The system was tested extensively, and the results are presented in the results and evaluation section from the camera’s perspective, as well as the DCNN operation and functionality of the simulation software. The software suite, which bridges the state-based control of the robot to the control of all other pieces of equipment, was able to convert API calls received and issue driver commands to the robot while synchronously providing real-time feedback. Additionally, a substantial amount of work went into driving several evolutions of state-based logic to formulate an overall process for CRS extraction. Ultimately, it was proven that the system could consistently extract most 12.7 mm diameter cross-recessed screws from a test artifact with high consistency after a single cycle of extraction process execution. Using method #1, which incorporated only a single imaging stage for all targets without adjusting the camera position, a first-pass yield typically ranging between 44 and 67% was achieved. When utilizing method #2, which allowed the system to reimage the targets on the stepped artifact from multiple positions, a first-pass yield of 78–89% and a second-pass yield of 100% was achieved.

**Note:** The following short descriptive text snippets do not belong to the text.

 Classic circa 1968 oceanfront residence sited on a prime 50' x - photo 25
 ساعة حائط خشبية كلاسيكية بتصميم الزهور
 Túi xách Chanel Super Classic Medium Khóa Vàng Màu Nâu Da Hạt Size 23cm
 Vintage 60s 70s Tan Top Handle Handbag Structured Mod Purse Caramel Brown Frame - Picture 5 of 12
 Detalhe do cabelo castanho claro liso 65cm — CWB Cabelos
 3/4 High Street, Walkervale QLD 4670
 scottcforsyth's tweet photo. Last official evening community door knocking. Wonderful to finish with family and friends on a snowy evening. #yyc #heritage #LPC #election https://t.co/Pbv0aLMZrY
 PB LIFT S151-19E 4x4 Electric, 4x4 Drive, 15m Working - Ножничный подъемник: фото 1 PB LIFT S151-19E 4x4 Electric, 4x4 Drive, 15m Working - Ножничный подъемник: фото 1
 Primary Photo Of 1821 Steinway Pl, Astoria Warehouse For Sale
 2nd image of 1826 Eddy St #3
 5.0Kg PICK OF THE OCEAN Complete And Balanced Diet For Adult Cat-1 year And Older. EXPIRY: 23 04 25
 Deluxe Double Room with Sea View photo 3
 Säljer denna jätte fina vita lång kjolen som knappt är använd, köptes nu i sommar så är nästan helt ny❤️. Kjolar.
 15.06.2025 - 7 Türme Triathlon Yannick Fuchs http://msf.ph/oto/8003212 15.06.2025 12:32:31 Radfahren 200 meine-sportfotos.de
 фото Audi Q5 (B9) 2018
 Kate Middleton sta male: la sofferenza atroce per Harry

This work encountered several limitations and identified opportunities for more refined study, particularly regarding equipment, software implementation, and testing constraints. Using consumer off-the-shelf components, like the motor controller, screwdriver, and force-sensing resistor (FSR), while cost-effective and easy to implement, led to inconsistent readings. This inconsistency required the state-based logic to rely on trend observation rather than individual readings for real-time decision-making. The DCNN was trained on a limited dataset of approximately 1000 images and three sets of cross-recessed fasteners. This restricted the vision system’s confidence and versatility, especially for larger targets and perpendicular viewing angles. Adding more pictures, especially ones taken at distances corresponding to the 300–500 mm detection range of the stereoscopic camera systems, would improve the detection accuracy of the DCNN model. Adding a higher-precision camera and more precise positioning methods would also enhance the detection accuracy. Analyzing the potential impact of different materials and surface treatments on detection is also essential to consider in future work. Given the project’s scope and the extensive integration effort, several calibration methods, like ChArUco calibration for the stereoscopic camera, were only moderately explored. Implementing these could refine the TCP in the robotic simulation software, improving target deprojection and fastener localization in the robot’s workspace.